Staying on top of the latest research is part of providing the finest care, pursuing personal research interests and advancing knowledge that can lead to improved care representing real innovation. NorthShore University HealthSystem’s (NorthShore) Nursing Research Council was established to help nurses conduct and disseminate research, empowering them with both information and resources, and reflecting the organization’s real commitment to nurses.
“This is not the norm,” said Nancy Rodriguez, PhD, RN, APN/CNP, Nursing Research Council Chair at NorthShore. “We’ve elevated the bar and this makes NorthShore unique.”
Two nurses now sit on NorthShore’s Institutional Review Board (IRB), and a real bridge has been established with the NorthShore Research Institute, which provides access to statisticians, data management and other expertise, according to Dr. Rodriguez. Her own research began with a pilot study in 2004 looking at an innovative method to administer mother’s colostrum, or early milk, via the oropharyngeal route as a potential immunostimulant for extremely premature infants. Initial results were positive, and Dr. Rodriguez is now moving forward with a larger study supported with funding from NorthShore’s Medical Group and Research Institute grant program.
The number of nurses interested in research continues to grow, and new studies are now awaiting IRB approval. “Even simple clinical questions when properly addressed can make a very big difference in terms of patient outcomes,” Rodriguez said. “I think the interest in doing research is all tied into the desire to provide better care. Nurses realize they can really make a difference in improving outcomes.”

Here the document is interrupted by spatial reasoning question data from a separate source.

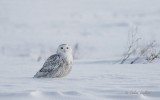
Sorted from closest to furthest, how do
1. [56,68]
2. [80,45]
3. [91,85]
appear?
[91,85]
[56,68]
[80,45]

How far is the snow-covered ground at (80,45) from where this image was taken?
4676 millimetres

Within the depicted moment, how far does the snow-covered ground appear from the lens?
4.68m

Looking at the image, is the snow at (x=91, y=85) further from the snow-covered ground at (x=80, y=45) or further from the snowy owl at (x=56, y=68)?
the snowy owl at (x=56, y=68)

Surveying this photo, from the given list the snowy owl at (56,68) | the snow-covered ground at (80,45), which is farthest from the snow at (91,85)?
the snowy owl at (56,68)

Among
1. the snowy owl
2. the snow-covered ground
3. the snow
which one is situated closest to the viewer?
the snow

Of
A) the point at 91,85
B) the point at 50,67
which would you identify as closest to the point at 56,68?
the point at 50,67

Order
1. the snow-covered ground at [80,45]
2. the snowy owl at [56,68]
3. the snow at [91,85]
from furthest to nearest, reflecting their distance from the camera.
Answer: the snowy owl at [56,68] → the snow-covered ground at [80,45] → the snow at [91,85]

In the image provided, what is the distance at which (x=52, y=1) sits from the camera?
88.6ft

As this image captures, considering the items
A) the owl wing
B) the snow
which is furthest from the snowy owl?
the snow

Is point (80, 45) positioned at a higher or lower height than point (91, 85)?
lower

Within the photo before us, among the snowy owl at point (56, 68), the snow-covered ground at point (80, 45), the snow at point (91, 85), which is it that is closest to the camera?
the snow at point (91, 85)

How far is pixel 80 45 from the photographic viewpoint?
14.4 metres

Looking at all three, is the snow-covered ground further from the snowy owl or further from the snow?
the snowy owl

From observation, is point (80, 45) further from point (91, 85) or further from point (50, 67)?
point (91, 85)
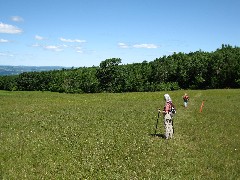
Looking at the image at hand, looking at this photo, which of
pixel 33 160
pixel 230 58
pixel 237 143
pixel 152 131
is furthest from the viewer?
pixel 230 58

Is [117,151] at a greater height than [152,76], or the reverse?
[152,76]

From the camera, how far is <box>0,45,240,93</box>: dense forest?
11175cm

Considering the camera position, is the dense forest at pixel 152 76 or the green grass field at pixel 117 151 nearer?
the green grass field at pixel 117 151

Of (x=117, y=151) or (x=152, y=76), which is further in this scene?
(x=152, y=76)

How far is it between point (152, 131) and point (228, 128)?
6.06 metres

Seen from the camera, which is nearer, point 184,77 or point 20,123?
point 20,123

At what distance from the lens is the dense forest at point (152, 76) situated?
367 feet

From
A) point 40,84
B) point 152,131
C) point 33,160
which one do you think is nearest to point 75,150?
point 33,160

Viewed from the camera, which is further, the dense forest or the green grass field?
the dense forest

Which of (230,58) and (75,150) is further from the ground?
(230,58)

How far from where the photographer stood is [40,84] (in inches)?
5074

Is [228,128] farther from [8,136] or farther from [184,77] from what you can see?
[184,77]

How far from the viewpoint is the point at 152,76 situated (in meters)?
124

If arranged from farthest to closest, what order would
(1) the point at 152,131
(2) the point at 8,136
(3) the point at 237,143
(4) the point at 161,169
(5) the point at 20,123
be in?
1. (5) the point at 20,123
2. (1) the point at 152,131
3. (2) the point at 8,136
4. (3) the point at 237,143
5. (4) the point at 161,169
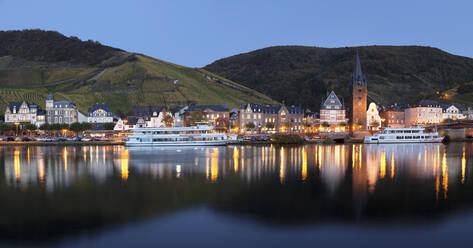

Clear, focused communication is critical to patient care. As a technology-focused institution, it is not surprising that NorthShore has leveraged a simulation lab training program for improved communication based on the Situation Background Assessment Recommendation (SBAR) method. Close to 100 percent of nurses from NorthShore’s Evanston, Glenbrook and Highland Park Hospitals have completed SBAR training with a dummy patient lab experience. Physicians and nurses alike have reported benefits.
“Physicians rely on nurses for information about their patients,” said Nancy Semerdjian, RN, BSN, MBA, Chief Nursing Officer at NorthShore. “Using the SBAR method strengthens the partnership between nurses and physicians. Nurses have the pulse to the patients. When their insights about their patients are clearly communicated to the doctors, the patients ultimately receive better care.”
Crew Resource Training, adapted from a program used by the airline industry, is yet another initiative adopted this year to help nurses with assertiveness and enhanced essential communication across disciplines. An increase in multidisciplinary rounds, nursing lead huddles, improved communication between departments and new ways to increase incident reports on near misses are just some of the results of the program.
New bedside rounds have also been put in place to help nurses with patient assessment and related communication, according to Mary Stare, RN, Clinical Nurse Manager at Glenbrook Hospital. “People have really come together to work collaboratively and get this off the ground,” Stare said.